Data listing
- - - - - - -

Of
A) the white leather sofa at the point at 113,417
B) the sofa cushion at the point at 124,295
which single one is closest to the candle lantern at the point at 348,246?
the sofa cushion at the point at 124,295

- - - - - - -

Task to complete:
Convert every line of the items above into a JSON list of strings, one string per line, leaving out any blank lines.

Result for this task:
[
  "Of",
  "A) the white leather sofa at the point at 113,417",
  "B) the sofa cushion at the point at 124,295",
  "which single one is closest to the candle lantern at the point at 348,246?",
  "the sofa cushion at the point at 124,295"
]